Raw data:
------------------------

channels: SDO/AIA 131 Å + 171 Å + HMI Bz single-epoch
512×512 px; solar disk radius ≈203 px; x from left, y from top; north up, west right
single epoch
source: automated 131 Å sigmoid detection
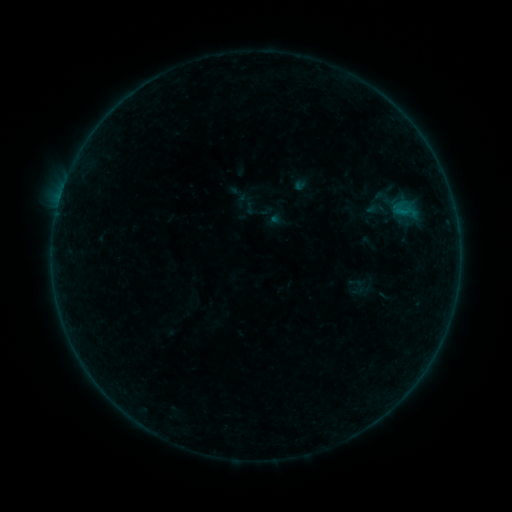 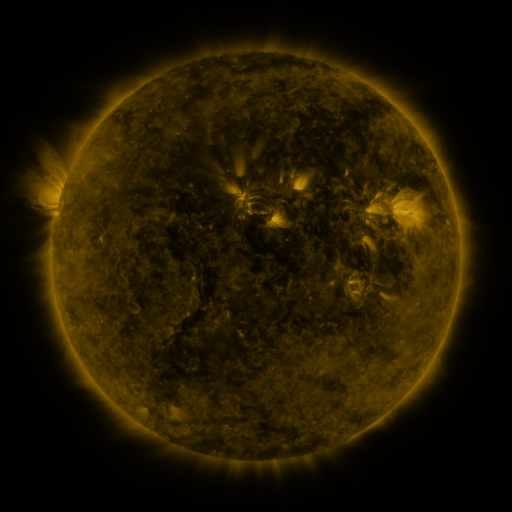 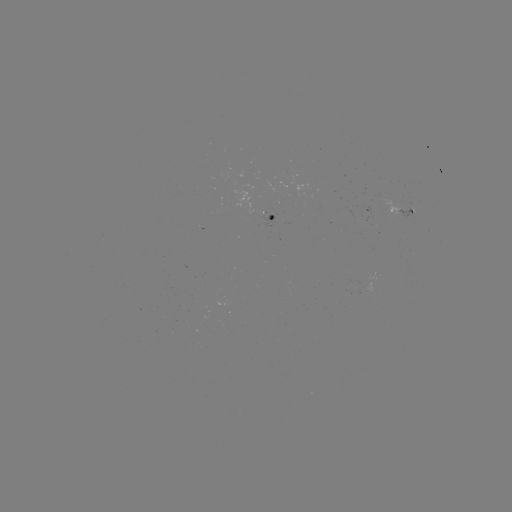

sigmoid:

------------------------

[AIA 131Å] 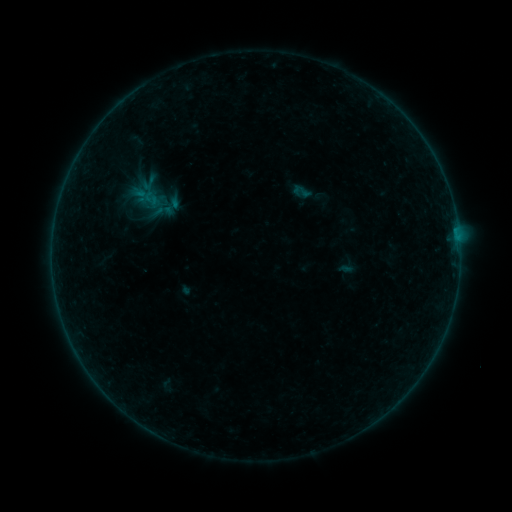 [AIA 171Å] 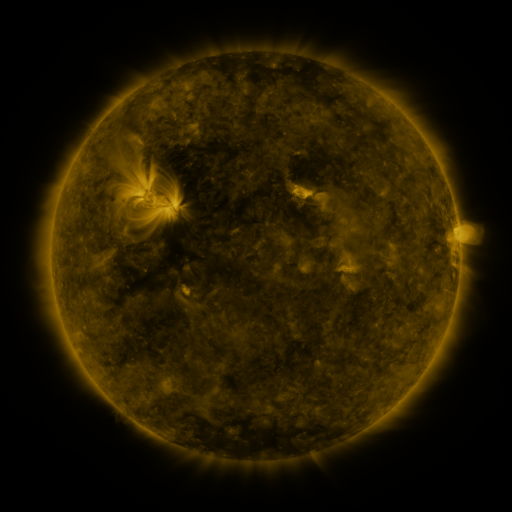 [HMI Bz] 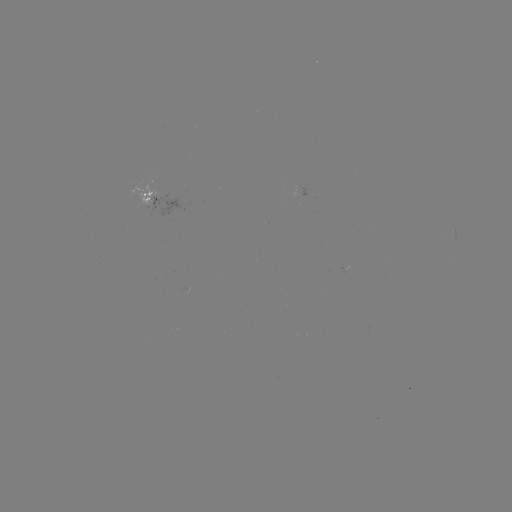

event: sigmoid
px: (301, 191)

------------------------

Your goal:
Reproduce every line from the preceding data in which the word "single" can be found.

Answer to this problem:
channels: SDO/AIA 131 Å + 171 Å + HMI Bz single-epoch
single epoch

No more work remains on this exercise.